Investigation of desorption of hydrogen gas from polymer matrix using thermal desorption analysis and finite element modeling

Abstract

Polymer materials are used widely as sealing materials and liners in hydrogen storage and transportation infrastructure. During operating conditions, polymers are exposed to high pressure hydrogen gas periodically. When in contact, the hydrogen gas diffuses through the polymer material with ease due to its smaller sized molecules compared to the polymer molecules. In the event of rapid decompression of outside hydrogen gas, the hydrogen molecules within the polymer diffuse out. This process is known as the desorption of polymer and can cause blisters or cracking causing permanent damage to the polymer. Here, we used a combined experimental and modeling approach to investigate the desorption of the hydrogen gas in the polymer.
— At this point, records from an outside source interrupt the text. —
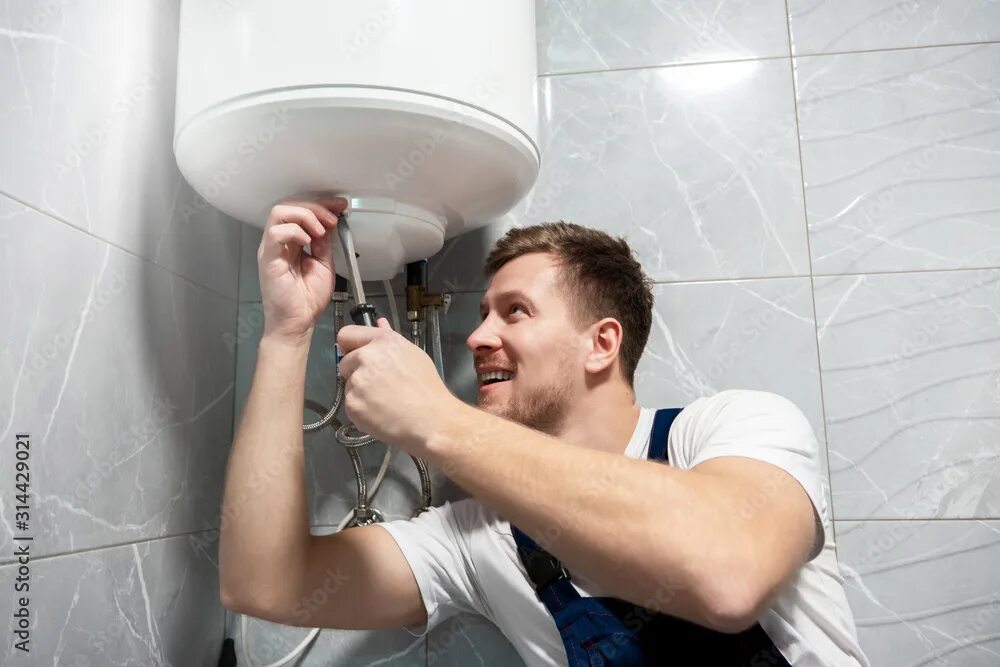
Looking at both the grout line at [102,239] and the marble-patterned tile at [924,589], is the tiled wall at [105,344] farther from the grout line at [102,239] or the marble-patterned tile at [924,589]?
the marble-patterned tile at [924,589]

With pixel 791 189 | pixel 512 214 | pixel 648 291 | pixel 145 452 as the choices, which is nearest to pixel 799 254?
pixel 791 189

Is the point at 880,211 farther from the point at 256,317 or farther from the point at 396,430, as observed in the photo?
the point at 256,317

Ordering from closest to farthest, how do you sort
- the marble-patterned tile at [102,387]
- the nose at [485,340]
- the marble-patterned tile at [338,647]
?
the marble-patterned tile at [102,387], the nose at [485,340], the marble-patterned tile at [338,647]

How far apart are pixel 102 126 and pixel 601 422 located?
30.4 inches

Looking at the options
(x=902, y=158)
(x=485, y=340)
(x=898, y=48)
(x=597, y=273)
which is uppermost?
(x=898, y=48)

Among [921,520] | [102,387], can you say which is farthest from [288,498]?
Result: [921,520]

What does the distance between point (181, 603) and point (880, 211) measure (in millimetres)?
1298

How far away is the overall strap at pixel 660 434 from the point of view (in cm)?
93

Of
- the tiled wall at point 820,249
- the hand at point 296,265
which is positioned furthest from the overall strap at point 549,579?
the hand at point 296,265

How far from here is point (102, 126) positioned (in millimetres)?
867

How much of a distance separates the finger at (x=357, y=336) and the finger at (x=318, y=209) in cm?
16

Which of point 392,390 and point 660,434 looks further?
point 660,434

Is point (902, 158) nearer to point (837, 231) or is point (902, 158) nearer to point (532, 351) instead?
point (837, 231)

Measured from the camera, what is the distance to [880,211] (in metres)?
1.20
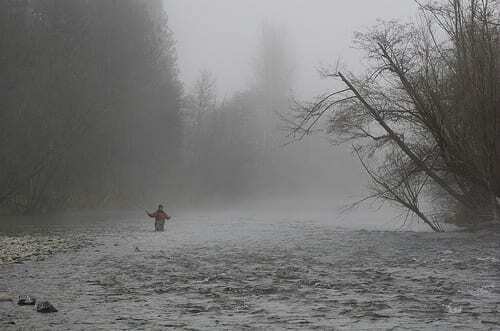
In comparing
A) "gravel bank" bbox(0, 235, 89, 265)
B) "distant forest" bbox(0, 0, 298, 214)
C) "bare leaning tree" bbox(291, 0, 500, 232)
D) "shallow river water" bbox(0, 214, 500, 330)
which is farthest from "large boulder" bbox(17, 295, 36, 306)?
"distant forest" bbox(0, 0, 298, 214)

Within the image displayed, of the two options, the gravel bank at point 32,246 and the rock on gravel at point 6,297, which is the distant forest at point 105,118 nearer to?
the gravel bank at point 32,246

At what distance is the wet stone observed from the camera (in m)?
7.79

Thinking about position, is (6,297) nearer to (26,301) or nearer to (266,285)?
(26,301)

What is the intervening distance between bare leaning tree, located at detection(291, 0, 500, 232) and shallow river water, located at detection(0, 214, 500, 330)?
224 centimetres

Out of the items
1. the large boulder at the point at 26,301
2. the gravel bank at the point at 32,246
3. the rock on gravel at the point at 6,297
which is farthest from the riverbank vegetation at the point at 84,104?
the large boulder at the point at 26,301

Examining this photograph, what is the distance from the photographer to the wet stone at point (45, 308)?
779 cm

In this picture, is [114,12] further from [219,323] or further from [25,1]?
[219,323]

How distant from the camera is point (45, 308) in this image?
25.6 ft

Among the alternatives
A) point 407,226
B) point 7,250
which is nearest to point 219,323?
point 7,250

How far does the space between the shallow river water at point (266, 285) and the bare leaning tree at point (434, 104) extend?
224cm

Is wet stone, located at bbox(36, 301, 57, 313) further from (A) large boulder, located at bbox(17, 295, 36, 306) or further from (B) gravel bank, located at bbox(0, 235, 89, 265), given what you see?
(B) gravel bank, located at bbox(0, 235, 89, 265)

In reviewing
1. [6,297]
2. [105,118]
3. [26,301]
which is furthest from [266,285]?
[105,118]

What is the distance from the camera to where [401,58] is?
1858 cm

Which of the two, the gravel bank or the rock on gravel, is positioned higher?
the gravel bank
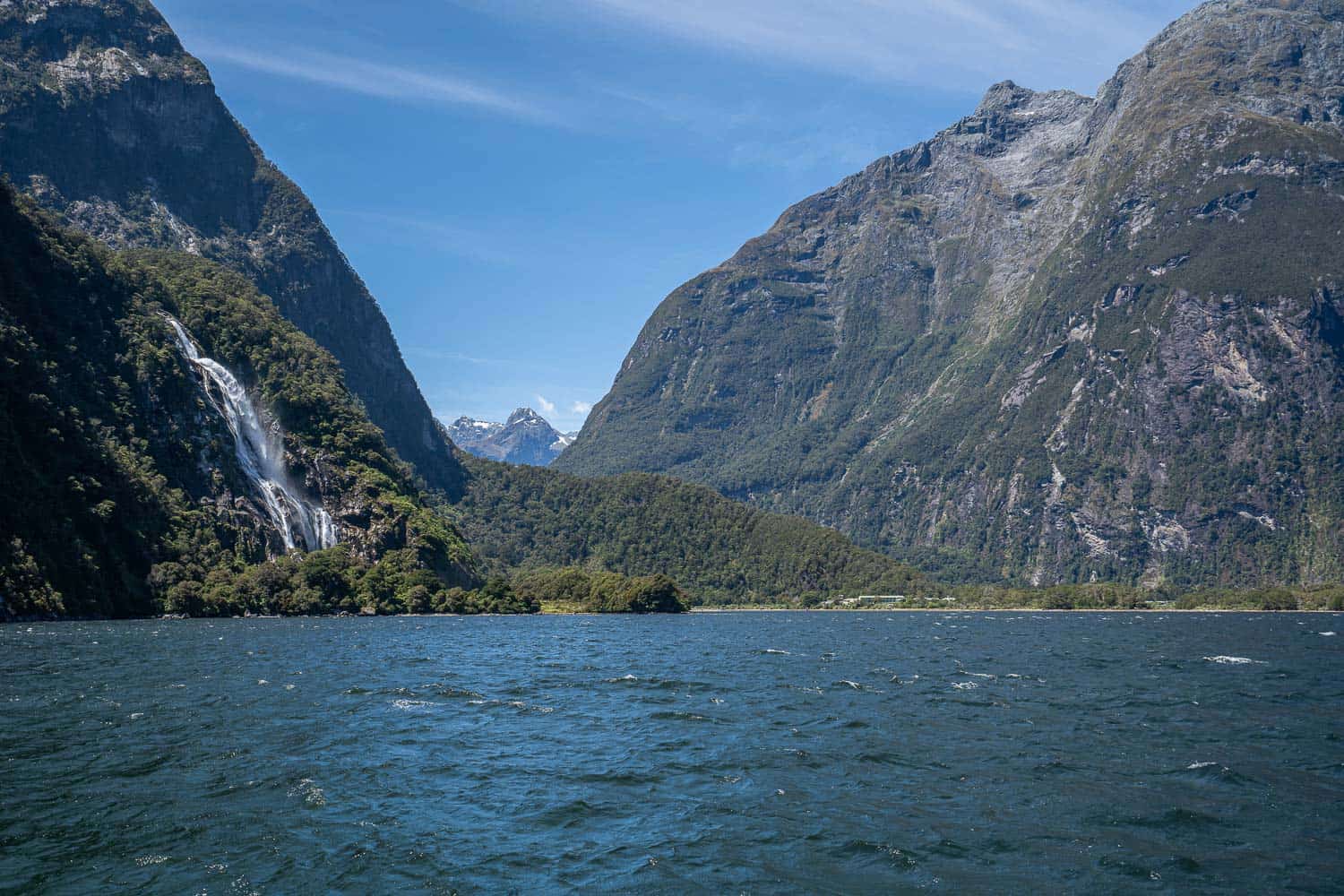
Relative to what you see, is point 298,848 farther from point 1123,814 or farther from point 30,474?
point 30,474

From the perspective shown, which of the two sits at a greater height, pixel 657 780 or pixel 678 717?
pixel 657 780

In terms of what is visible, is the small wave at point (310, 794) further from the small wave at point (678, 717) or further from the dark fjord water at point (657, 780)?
the small wave at point (678, 717)

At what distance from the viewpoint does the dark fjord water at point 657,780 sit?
27078mm

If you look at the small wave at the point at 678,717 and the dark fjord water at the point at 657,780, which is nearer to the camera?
the dark fjord water at the point at 657,780

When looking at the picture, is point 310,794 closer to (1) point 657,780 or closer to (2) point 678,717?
(1) point 657,780

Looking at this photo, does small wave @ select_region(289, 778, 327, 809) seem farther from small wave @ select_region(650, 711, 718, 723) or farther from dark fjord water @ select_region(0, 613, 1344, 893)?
small wave @ select_region(650, 711, 718, 723)

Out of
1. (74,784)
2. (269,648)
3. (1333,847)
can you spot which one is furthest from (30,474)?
(1333,847)

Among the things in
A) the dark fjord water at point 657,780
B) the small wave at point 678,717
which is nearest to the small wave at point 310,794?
the dark fjord water at point 657,780

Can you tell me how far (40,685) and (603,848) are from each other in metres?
46.1

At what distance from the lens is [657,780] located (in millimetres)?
38875

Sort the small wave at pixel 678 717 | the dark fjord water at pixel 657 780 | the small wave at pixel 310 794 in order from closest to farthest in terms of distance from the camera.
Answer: the dark fjord water at pixel 657 780
the small wave at pixel 310 794
the small wave at pixel 678 717

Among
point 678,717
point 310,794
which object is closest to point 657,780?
point 310,794

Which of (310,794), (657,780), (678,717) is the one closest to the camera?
(310,794)

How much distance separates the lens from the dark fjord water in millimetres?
27078
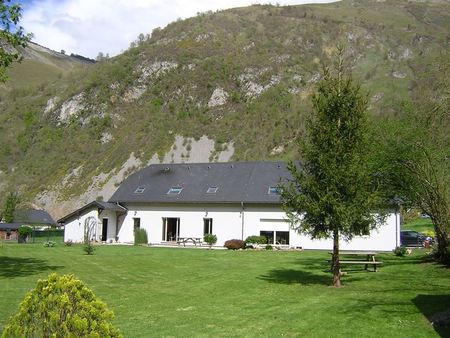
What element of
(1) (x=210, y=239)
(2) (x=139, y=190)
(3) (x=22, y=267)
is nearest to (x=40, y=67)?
(2) (x=139, y=190)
Thermal desorption analysis (TDA) experiments were performed on the polymer sample exposed to the high-pressure hydrogen gas to measure the diffusion coefficient and equilibrium hydrogen concentration. Experiments also provided the quantity of hydrogen within the polymer during the desorption process which followed Fick’s law. However, for higher pressurization values, some anomaly was observed in the quantity of hydrogen remaining in the polymer sample. A continuum mechanics based coupled diffusion–deformation-damage model was deployed to simulate the gas desorption process in the material using the finite element method to understand its effect on the material. It was found that the anomaly in TDA results were due to the blister formation on the polymer surface which resulted in longer hydrogen retention. Simulations also showed that blister formation can be affected by multiple parameters such as the addition of filler particles, and pre-existing cavity size.